§ **AIM**:
Return the listing below word for word, from its first line through the line containing "Answer: pixel 160", both included. Leave the pictures out.

BEGIN MATERIAL PROVIDED

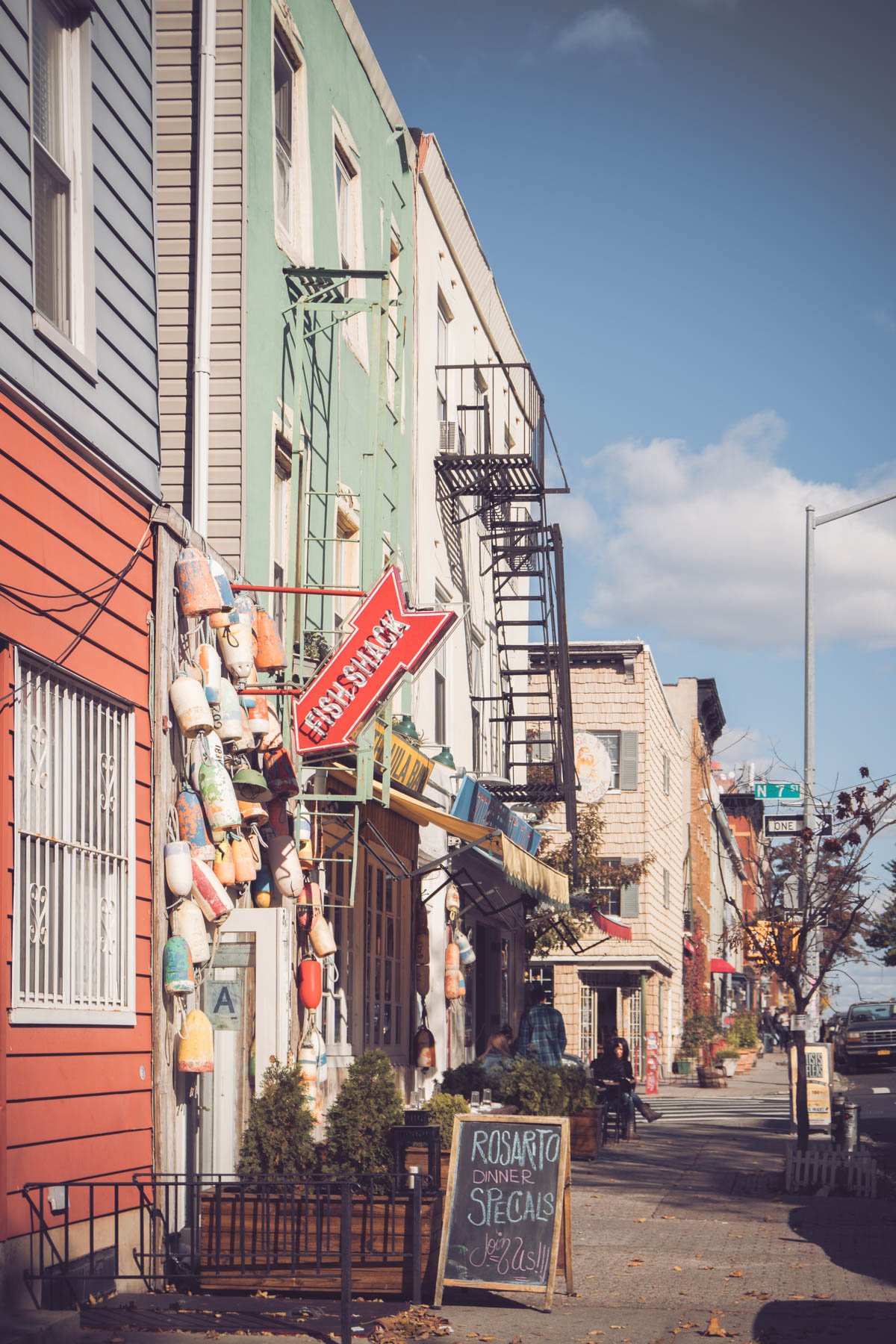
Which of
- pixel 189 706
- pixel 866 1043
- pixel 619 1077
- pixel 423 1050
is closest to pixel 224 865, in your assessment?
pixel 189 706

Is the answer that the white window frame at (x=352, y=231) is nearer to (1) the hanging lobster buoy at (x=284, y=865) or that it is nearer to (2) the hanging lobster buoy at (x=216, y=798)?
(1) the hanging lobster buoy at (x=284, y=865)

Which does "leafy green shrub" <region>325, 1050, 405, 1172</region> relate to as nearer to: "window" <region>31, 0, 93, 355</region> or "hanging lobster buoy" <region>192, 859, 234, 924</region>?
"hanging lobster buoy" <region>192, 859, 234, 924</region>

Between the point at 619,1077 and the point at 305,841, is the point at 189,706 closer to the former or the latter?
the point at 305,841

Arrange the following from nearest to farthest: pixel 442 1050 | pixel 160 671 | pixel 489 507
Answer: pixel 160 671 → pixel 442 1050 → pixel 489 507

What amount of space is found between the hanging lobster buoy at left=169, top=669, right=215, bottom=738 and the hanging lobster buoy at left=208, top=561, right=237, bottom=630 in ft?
2.71

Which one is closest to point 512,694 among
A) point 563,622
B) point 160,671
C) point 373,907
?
point 563,622

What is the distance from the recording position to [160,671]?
9305 millimetres

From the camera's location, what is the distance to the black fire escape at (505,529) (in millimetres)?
20453

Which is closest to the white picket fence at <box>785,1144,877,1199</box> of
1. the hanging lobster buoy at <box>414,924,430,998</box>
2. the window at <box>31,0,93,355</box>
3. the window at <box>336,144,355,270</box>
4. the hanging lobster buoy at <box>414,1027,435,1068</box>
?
the hanging lobster buoy at <box>414,1027,435,1068</box>

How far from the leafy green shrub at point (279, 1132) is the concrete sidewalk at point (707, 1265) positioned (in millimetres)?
1200

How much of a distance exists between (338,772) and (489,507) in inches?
373

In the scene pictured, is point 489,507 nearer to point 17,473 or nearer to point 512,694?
point 512,694

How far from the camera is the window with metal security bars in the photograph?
750 cm

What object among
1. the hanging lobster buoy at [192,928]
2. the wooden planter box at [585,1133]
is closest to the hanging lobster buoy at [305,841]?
the hanging lobster buoy at [192,928]
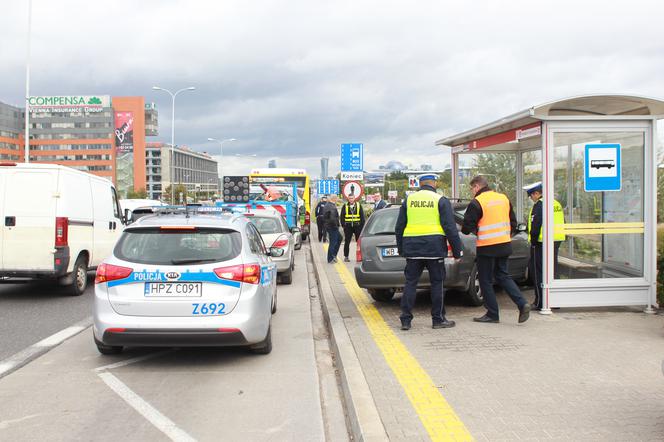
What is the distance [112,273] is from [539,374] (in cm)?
401

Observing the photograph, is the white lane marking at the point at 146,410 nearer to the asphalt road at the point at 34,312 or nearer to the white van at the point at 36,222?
the asphalt road at the point at 34,312

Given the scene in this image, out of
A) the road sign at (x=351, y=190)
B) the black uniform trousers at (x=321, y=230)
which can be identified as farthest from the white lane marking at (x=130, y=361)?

END MATERIAL PROVIDED

§ **EXERCISE SOLUTION**:
Which of
- pixel 189 706
- pixel 866 1043
- pixel 619 1077
- pixel 423 1050
is closest to pixel 224 865, in your assessment?
pixel 189 706

Is the answer that the white window frame at (x=352, y=231) is nearer to (1) the hanging lobster buoy at (x=284, y=865) or that it is nearer to (2) the hanging lobster buoy at (x=216, y=798)?
(1) the hanging lobster buoy at (x=284, y=865)

Which does "leafy green shrub" <region>325, 1050, 405, 1172</region> relate to as nearer to: "window" <region>31, 0, 93, 355</region> or "hanging lobster buoy" <region>192, 859, 234, 924</region>?
"hanging lobster buoy" <region>192, 859, 234, 924</region>

Between the point at 619,1077 and the point at 305,841, is the point at 189,706 closer to the former or the latter?
the point at 305,841

Arrange the following from nearest to farthest: pixel 442 1050 | pixel 160 671 | pixel 489 507
Answer: pixel 160 671 → pixel 442 1050 → pixel 489 507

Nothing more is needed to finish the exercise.